И оттого, что он ничего не сказал, еще как-то тревожнее стало. У меня было такое впечатление, что он не хотел говорить при деде. Он как-то так на меня смотрел, будто у нас с ним было что-то общее и от деда хранимое в тайне. И взглядом своим он будто сказал: ничего, мы потом потолкуем.
О господи! Ведь это выходит, что я заодно с попом Гогой! Заодно с бабкой Мокриной и всеми богомольными старушками. Заодно с этими грязными небритыми алкоголиками, которые побираются в Дедовщине у церкви и примазываются к богу, чтобы легче было выпрашивать на похмелье.
А если я заодно с попом Гогой, то, значит, против родной мамы, депутата и передовика, которая всегда сидит в президиуме; против Галины Сидоровны, которая проводит в селе антирелигиозную пропаганду, против всей науки во главе с академиком Келдышем.
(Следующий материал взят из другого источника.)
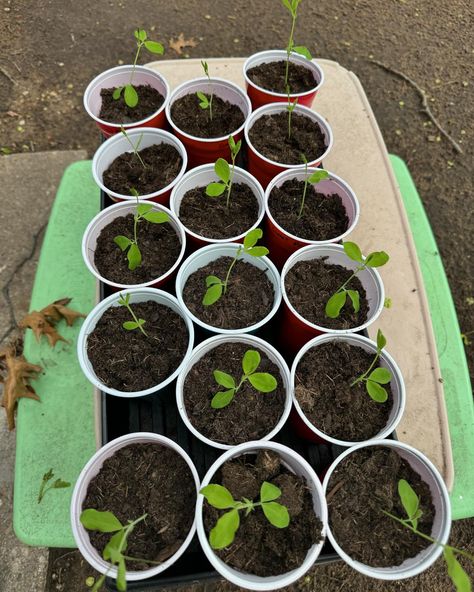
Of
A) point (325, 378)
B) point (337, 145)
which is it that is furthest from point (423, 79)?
point (325, 378)

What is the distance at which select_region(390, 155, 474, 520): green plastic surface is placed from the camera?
1.16 meters

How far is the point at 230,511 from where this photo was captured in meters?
0.76

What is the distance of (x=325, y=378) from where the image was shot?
0.99 meters

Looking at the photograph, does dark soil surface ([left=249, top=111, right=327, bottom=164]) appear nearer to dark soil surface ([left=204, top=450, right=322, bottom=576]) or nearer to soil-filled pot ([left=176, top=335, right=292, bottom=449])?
soil-filled pot ([left=176, top=335, right=292, bottom=449])

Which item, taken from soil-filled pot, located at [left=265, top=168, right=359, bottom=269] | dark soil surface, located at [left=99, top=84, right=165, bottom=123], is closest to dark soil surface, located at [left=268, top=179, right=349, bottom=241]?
soil-filled pot, located at [left=265, top=168, right=359, bottom=269]

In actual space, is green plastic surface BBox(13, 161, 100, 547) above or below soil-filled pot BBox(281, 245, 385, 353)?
below

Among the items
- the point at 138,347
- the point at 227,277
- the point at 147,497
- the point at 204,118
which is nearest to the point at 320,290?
the point at 227,277

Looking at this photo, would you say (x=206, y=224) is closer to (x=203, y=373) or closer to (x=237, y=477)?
(x=203, y=373)

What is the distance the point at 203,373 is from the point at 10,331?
1231 mm

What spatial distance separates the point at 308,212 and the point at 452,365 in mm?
661

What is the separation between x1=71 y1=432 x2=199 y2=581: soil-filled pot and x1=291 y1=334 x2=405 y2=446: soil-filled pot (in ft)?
0.96

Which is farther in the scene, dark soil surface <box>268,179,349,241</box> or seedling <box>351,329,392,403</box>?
dark soil surface <box>268,179,349,241</box>

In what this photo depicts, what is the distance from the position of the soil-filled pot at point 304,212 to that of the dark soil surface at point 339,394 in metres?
0.32

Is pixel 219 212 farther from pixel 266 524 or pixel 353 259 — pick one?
pixel 266 524
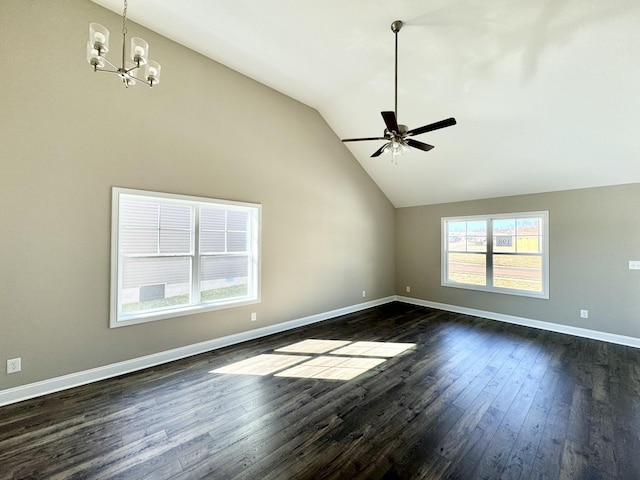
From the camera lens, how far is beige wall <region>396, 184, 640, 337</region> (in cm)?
404

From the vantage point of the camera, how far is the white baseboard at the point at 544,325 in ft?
13.3

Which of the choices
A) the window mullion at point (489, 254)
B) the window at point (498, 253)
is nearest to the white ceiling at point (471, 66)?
the window at point (498, 253)

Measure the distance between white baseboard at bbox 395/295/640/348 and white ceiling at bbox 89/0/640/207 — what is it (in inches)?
92.8

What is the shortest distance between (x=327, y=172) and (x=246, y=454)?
451 centimetres

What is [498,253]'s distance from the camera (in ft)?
17.8

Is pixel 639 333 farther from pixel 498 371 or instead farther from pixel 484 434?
pixel 484 434

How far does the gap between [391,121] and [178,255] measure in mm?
3113

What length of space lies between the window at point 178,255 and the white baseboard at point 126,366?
0.47 metres

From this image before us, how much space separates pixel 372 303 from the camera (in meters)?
6.33

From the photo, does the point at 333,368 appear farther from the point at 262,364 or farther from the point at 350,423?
the point at 350,423

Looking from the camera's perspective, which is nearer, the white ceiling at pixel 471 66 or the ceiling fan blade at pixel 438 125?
the ceiling fan blade at pixel 438 125

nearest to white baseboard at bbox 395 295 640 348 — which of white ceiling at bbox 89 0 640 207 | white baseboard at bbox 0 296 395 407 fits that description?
white ceiling at bbox 89 0 640 207

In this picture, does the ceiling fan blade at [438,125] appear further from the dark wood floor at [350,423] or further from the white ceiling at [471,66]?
the dark wood floor at [350,423]

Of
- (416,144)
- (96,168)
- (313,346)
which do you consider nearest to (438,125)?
(416,144)
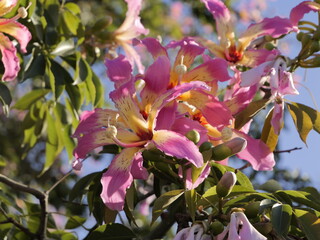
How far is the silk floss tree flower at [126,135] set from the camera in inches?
52.2

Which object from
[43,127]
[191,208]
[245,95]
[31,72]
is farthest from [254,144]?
[43,127]

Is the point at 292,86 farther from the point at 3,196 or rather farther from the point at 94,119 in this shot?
the point at 3,196

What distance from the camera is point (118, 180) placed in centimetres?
135

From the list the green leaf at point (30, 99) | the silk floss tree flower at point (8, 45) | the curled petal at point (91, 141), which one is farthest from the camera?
the green leaf at point (30, 99)

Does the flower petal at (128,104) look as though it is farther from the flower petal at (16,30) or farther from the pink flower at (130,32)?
the pink flower at (130,32)

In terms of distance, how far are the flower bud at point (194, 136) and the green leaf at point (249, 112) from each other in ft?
0.45

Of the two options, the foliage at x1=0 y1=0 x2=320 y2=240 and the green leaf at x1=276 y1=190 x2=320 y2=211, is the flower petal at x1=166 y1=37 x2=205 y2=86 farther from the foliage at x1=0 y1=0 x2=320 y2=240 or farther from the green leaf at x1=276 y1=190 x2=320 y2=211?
the green leaf at x1=276 y1=190 x2=320 y2=211

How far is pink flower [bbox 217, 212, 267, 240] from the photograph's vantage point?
121cm

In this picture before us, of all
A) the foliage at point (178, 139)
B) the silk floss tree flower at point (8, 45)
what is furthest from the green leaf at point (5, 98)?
the silk floss tree flower at point (8, 45)

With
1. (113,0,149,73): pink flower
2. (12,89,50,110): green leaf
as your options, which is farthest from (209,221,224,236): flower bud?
(12,89,50,110): green leaf

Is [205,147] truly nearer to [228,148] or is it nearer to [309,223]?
[228,148]

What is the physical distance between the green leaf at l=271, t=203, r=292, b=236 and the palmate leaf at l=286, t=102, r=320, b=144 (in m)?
0.24

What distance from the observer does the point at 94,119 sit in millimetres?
1464

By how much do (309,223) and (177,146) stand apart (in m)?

И все из-за того, что я, болван, сфотографировал привидение, черт бы его побрал со всеми потрохами! И теперь поп Гога не отцепится от меня. Он может поймать и запутать меня в свои сети, как запутал он десятиклассника Валерия Гепу из Дедовщины, который, не пройдя по конкурсу в гидромелиоративный, поступил в духовную семинарию и теперь учится на попа. Так и я… Павлуша станет художником, Гребенючка тоже, Карафолька академиком, Коля Кагарлицкий артистом, Вася Деркач фининспектором, а я… монахом. С длинными грязными патлами и реденькой бороденкой. В черной замызганной рясе и с крестом на шее.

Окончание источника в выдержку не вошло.